Written exercise ▸
Extend the forum thread about buying oil company shares past its final post.

The problem is, I need money to invest and I won't have enough saved to make a decent buy until "TFSA season" in Jan.


----------



## dogleg

MOA: Up twenty or down thirty is a signal to buy? I think you lost me - or maybe I misunderstood what you said. Anyway good luck.


----------



## gladaki

Are we going to see another bottom ?..Everything is up


----------



## My Own Advisor

I hope so gladaki, annoying these run-ups


----------



## daddybigbucks

The recent bottom was speculation on the future of oil. It was a knee jerk reaction. Now oil producers will bob back up and probably go overvalued in the present landscape. 
Bad news and money woes will drive the stock prices down again.

When the quarterlies come out, you will see a lot of the high cost producers really get hit. SU will ride the tide better than most.


----------



## gladaki

I AM hoping it will go to 32$ today so I can get in


----------



## supperfly17

gladaki said:


> I AM hoping it will go to 32$ today so I can get in


What is it about the 32$ price point that makes you want to get in?


----------



## gladaki

supperfly17 said:


> What is it about the 32$ price point that makes you want to get in?


At 32 it gives 
2.5% yield


----------



## fatcat

gladaki said:


> At 32 it gives
> 2.5% yield


at 35.72 it is yielding 3.14 ... at a price of 32 barring divvy cuts it would be yielding 3.5%


----------



## Canadian

IMO the current yields of energy stocks is irrelevant. We've seen dividend cuts already and will likely see more. At this point I believe one will benefit by buying companies with relatively low costs of production (relative to other oil patch producers) and solid balance sheets. Nobody can predict the bottom but one can't go wrong adding to positions in solid companies at these prices (and continuing to add over the comings as oil prices remain depressed) - with a long-term view this is definitely buying territory.


----------



## gladaki

Canadian said:


> IMO the current yields of energy stocks is irrelevant. We've seen dividend cuts already and will likely see more. At this point I believe one will benefit by buying companies with relatively low costs of production (relative to other oil patch producers) and solid balance sheets. Nobody can predict the bottom but one can't go wrong adding to positions in solid companies at these prices (and continuing to add over the comings as oil prices remain depressed) - with a long-term view this is definitely buying territory.


True..

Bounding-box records

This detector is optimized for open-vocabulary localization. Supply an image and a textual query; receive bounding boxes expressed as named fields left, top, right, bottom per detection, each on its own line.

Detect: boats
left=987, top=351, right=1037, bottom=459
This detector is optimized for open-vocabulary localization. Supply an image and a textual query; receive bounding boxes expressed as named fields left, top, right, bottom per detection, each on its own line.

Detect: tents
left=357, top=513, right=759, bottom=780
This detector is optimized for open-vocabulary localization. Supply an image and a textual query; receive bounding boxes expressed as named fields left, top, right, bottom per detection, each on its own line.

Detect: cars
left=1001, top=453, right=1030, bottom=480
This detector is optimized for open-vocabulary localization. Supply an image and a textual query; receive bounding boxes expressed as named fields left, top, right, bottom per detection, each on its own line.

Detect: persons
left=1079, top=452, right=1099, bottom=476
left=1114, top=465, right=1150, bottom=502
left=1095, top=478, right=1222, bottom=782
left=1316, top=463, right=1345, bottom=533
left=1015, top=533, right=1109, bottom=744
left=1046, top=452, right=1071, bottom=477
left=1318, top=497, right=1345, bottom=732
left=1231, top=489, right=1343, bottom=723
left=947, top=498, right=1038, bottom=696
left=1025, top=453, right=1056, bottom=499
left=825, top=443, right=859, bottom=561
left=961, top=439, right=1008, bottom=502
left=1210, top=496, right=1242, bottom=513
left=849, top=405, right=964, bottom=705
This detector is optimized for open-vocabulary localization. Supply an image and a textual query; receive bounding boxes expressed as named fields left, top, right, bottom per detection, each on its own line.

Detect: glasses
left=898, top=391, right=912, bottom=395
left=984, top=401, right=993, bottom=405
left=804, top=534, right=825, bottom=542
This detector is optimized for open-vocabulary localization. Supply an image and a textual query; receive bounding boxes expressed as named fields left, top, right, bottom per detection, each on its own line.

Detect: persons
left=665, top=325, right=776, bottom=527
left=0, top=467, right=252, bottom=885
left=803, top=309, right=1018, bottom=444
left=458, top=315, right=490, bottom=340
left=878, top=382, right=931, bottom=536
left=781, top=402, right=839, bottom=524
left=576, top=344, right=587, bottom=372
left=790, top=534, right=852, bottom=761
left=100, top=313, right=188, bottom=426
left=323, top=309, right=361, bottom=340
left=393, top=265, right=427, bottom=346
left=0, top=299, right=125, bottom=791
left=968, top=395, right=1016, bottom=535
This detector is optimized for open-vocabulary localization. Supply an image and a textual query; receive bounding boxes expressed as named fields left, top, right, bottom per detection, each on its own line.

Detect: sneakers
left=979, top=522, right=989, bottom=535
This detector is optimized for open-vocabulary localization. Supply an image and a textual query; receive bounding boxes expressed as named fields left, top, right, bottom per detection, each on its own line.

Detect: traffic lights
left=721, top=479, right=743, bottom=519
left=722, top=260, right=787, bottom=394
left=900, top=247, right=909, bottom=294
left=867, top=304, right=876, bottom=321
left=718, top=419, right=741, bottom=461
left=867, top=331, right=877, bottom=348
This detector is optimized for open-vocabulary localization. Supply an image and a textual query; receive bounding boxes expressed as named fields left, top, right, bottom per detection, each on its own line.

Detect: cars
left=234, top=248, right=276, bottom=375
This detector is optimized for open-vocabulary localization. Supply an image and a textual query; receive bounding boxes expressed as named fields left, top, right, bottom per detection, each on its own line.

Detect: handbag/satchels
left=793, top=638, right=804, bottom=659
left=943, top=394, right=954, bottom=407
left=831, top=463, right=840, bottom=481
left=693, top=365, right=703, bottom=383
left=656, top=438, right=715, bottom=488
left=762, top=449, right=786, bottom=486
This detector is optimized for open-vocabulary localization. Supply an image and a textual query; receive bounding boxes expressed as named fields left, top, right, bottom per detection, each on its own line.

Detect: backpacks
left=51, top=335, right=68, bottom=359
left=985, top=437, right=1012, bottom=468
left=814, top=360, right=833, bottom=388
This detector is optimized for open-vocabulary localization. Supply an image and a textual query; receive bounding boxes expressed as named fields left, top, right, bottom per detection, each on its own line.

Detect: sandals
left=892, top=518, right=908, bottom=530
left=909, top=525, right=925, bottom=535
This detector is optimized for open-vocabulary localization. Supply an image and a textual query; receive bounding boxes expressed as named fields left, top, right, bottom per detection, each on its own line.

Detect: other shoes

Answer to the exercise ▸
----------



## plasmasnake

SU was in the $31 range a couple of weeks ago when oil was trading around $60. Now oil is down to $50 and SU is trading in the $35 range. I'm not sure if anybody can confidently determine whether the market was overreacting on SU earlier, or whether it's overvalued now because everyone and their dog is buying it as a "safe haven" oil stock. I actually did a little swing trade on it, and sold at $37. Glad I did - I got burnt hard enough on COS already. Not sure at what point I'd be willing to pick this up again.


----------



## supperfly17

plasmasnake said:


> SU was in the $31 range a couple of weeks ago when oil was trading around $60. Now oil is down to $50 and SU is trading in the $35 range. I'm not sure if anybody can confidently determine whether the market was overreacting on SU earlier, or whether it's overvalued now because everyone and their dog is buying it as a "safe haven" oil stock. I actually did a little swing trade on it, and sold at $37. Glad I did - I got burnt hard enough on COS already. Not sure at what point I'd be willing to pick this up again.


Thats exactly what I think as well. If this continues I would not be surprised if it goes down to 2011 levels, when we were all thinking whether or not at that time the entry price was good.


----------



## gladaki

supperfly17 said:


> Thats exactly what I think as well. If this continues I would not be surprised if it goes down to 2011 levels, when we were all thinking whether or not at that time the entry price was good.


below 30 is a steal for this stock


----------



## Canadian

I'm content buying SU anywhere under $35. I don't know where the bottom will be but I'll continue adding to my position on the way down as I accumulate cash. Things don't look pretty now but I'm sure it will play out nicely in X number of decades when I retire.


----------



## My Own Advisor

I also think $30 is a steal for SU. I will find money somehow, to buy shares if it gets to this price.


----------



## leeder

gladaki said:


> At 32 it gives
> 2.5% yield


What's so special about 3.5% yield? Why not wait till it hits $28 when it's 4%?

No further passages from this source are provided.